My brother and I, and my dad’s wife are all really into cooking now though
Can you elaborate what about your family could be interpreted as “not a big food family”? I just have so many ideas but none feel like how I’d immediately describe it. Because ultimately it sounds like a family that takes no pleasure or joy from a meal. Even sharing or preparing one together.
Sorry for the essay lol:
My dad was a workaholic and really only made much time for church, scouts, and Netflix nights with my brother and I when I was little, and my mom doesn’t like and isn’t particularly good at cooking (with a couple exceptions for certain dishes) plus she also worked full time, and as a kid I had an undiagnosed eating disorder that made me picky and food averse to a point of being a health risk (I was 5th percentile in weight at various points)
When we ate at home I ate very poorly because neither of them were great at cooking, so with both my parents being busy and wanting me to eat well, we ate out a ton, often tex-mex, cause that’s what I’d consistently eat a reasonable amount of and we all liked it (my brother would happily eat just about anything lol).
We ate SO much moes lol. The people there all knew us, the manager was a sweetheart and would come chat with us at our table. My dad really liked shouting “welcome to moes!!!” With them when we walked through the door, and if they forgot or were quiet or whatever he’d give them a hard time about it lol. And then ask them for a veritable mountain of cilantro on his burrito 😅
Food just wasn’t a huge part of my family life as a kid. My dad has gotten into grilling now that I’m an adult and makes amazing pulled pork, and his wife loves cooking. My mom is starting to get interested in cooking as she’s now dating someone who for the first time (after my dad) doesn’t cook as a huge pastime/hobby (her last couple boyfriends loved cooking and always wanted to cook for her). She recently even asked if she could borrow my copy of Salt Fat Acid Heat.
But as a kid, cooking and eating was a thing we needed to do but not a big shared experience that brought the family together. Especially once my parents separated when I was in middle-school- they were kinda dealing with their own shit and more or less just left my brother and I to figure out food for ourselves a lot of the time
But that’s when I started learning how to cook myself, which ended up being the single biggest thing I could do to manage and work on my eating disorder, so it ultimately worked out okay :)
Food is much more relevant now to disparate members of my family, but it’s individual interests now moreso than a shared family thing outside of holidays.

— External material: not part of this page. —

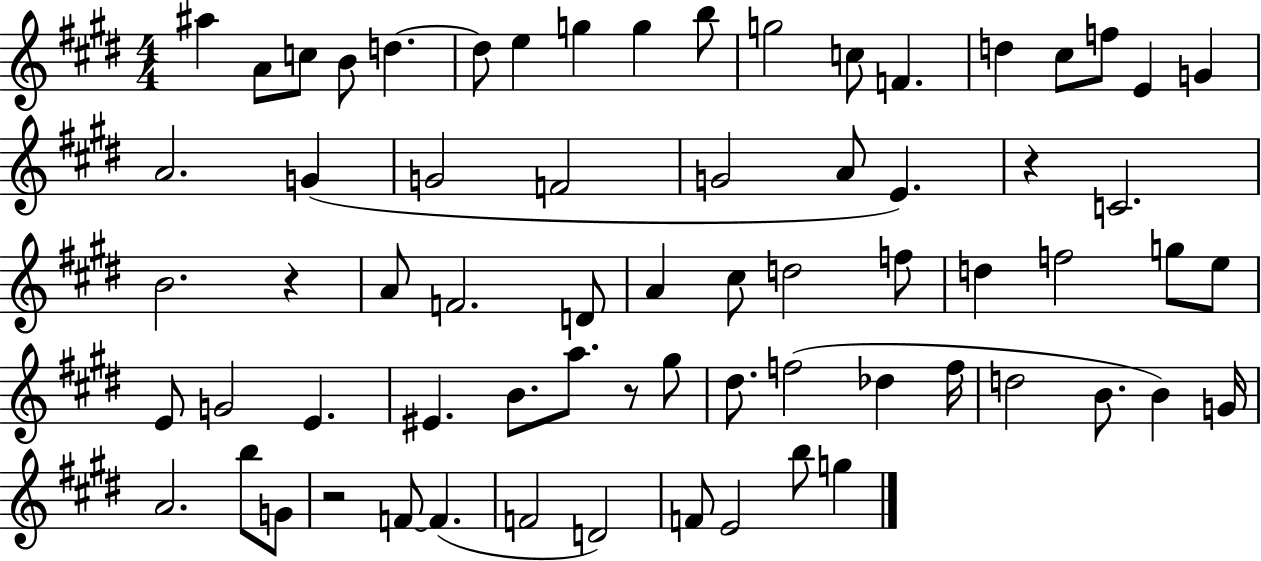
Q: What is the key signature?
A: E major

Hope this explains what I mean :)
(Not the original commenter)
I mean yeah that’s pretty much it. My dad’s cooking is unseasoned cucumber in a pan with some grocery-store veggie balls, which is not enough for 2-3 people. My mom’s cooking is much better, but it’s cooked more out of expectation than enjoyment. Eating together is expected but not enjoyed for its own merits afaik.
Desserts are the exception usually. Still, it messed up with my relationship to food, made it a lot worse than it could have been. Eating full meals with someone makes me gag, I have trouble eating normal quantities.